Graham used to purchase a large number of companies. I have been more influenced by the methods of Phillip Fisher, and tend towards a more concentrated portfolio. Porc also prefers a concentrated portfolio, and we have done some lightweight probability analysis which supported our perspective. But my (and Porc's) portfolio preference is based upon the premise of only purchasing great companies. To put it succinctly, we seek non-market risk while simultaneously seeking to minimize business risk. But as Porc has also noted, the low hanging fruit seems to have mostly been picked. So how about some input (insights? questions?) on this: should we enterprising investors now purchase great companies when available at good prices, or should we purchase merely good companies (and more of them) at great prices? I personally couldn't go to what Buffett calls "cigar butt investing" but there are good companies, which perhaps don't have a place in a very concentrated portfolio, which might work well in a semi-concentrated (Berney-sized) portfolio.

To illustrate this conundrum, I will offer as examples some companies which I have recently noted as seeming to be cheap. My intent is not to analyze the individual companies (though if anybody wants to really dig into any of them and share their findings with the thread, it would be great) but to offer enough background that the "dilemna" is more apparent.

One company which I feel comfortable holding in a fairly concentrated portfolio, which currently seems inexpensive, is Deere (DE).
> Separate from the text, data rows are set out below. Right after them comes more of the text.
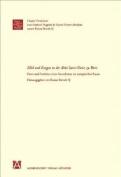 Bibel Und Exegese in Der Abtei Sankt Viktor Zu Paris [GER]
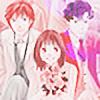 SailorSunrise82's avatar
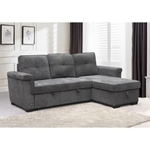 AC PACIFIC CORP NAOMI-SOFA-SLEEPER-STRG-CHAISE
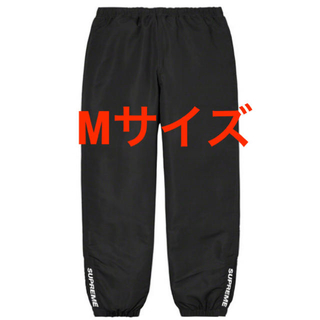 Supreme - 【Mサイズ】Supreme Warm Up Pant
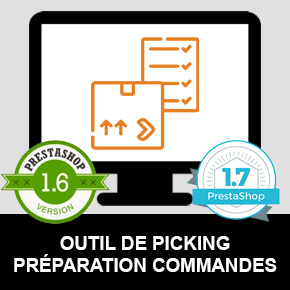 module-prestashop-1.7-1.6-outil-picking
Extremely strong financially, leader in their market, buying back shares. I also follow Case (CSE) which is a smaller, weaker competitor. I might not feel comfortable holding Case in an Axel-sized portfolio, but I would certainly feel comfortable holding Case in a Berney-sized portfolio. Case is, by my estimates, a decent amount cheaper than Deere.

[As an aside, I took a look at the other makers of agricultural equipment. AGCO (AG) is not as financially strong as the others, but wow, talk about a high free cash coupon - and they have been buying shares back recently. New Holland (NH) seems to be cheap as well - Wayne? buddy pal friend colleague associate? Since you like to look at ADRs, wanna give a perspective on NH?]

Some other companies that might be OK in a Berney-sized portfolio, and seem cheap:

Paccar (PCAR) - they make trucks. Sorry, don't know much more.

The following two show up in Value Line's list of stocks trading at a low multiples of working capital - sounds suspiciously like a starting point for followers of Mr. Graham.

Avnet (AVT) - electronics distributor. My understanding is that the electronics distributors are fairly shielded from price fluctuations, and that business activity affects their profits most.

Stratus Computer (SRA) - nearly $9 a share in cash, insider have bought recently at about $6 a share over the current price, and the company did pledge to repurchase shares. Even with their pre-announced loss, the revised estimates leave them with a high cash coupon.

So returning to the topic, now that it can be seen in context, but still keeping it hypothetical: does it make more sense to purchase Deere, though it isn't as cheap, and maintain a more concentrated portfolio, which in itself abets differentiation from market returns, or to buy a basket composed of say Paccar, Avnet, Stratus, and either Case or AGCO, all of which are cheaper, as part of a Berney-sized portfolio?